Two nested loops check every pair of elements. The outer loop picks one element, the inner loop scans the rest. For n elements that is n × (n−1)/2 comparisons = O(n²). No extra memory — just two loop variables.
Each pointer traverses the array at most once. With two pointers moving inward (or both moving right), the total number of steps is bounded by n. Each comparison is O(1), giving O(n) overall. No auxiliary data structures are needed — just two index variables.
Review these before coding to avoid predictable interview regressions.
Wrong move: Loop endpoints miss first/last candidate.
Usually fails on: Fails on minimal arrays and exact-boundary answers.
Fix: Re-derive loops from inclusive/exclusive ranges before coding.
Wrong move: Advancing both pointers shrinks the search space too aggressively and skips candidates.
Usually fails on: A valid pair can be skipped when only one side should move.

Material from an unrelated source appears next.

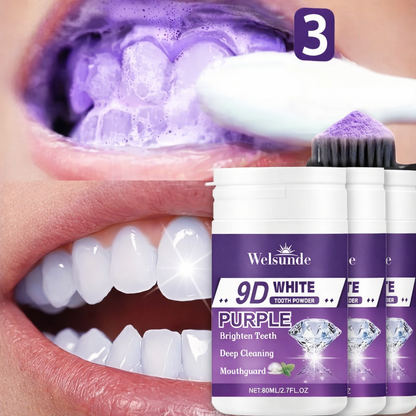 Kit Blanqueador Dental Morado 9D – 3 Polvos Blanqueadores + 1 Líquido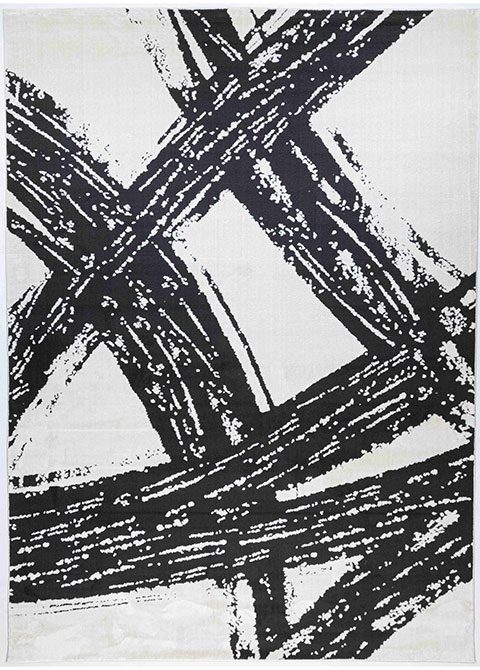 Tapete Abstracto Blanco y Negro con Brochazos Cruzados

Fix: Move exactly one pointer per decision branch based on invariant.
Wrong move: Pushing without popping stale elements invalidates next-greater/next-smaller logic.
Usually fails on: Indices point to blocked elements and outputs shift.
Fix: Pop while invariant is violated before pushing current element.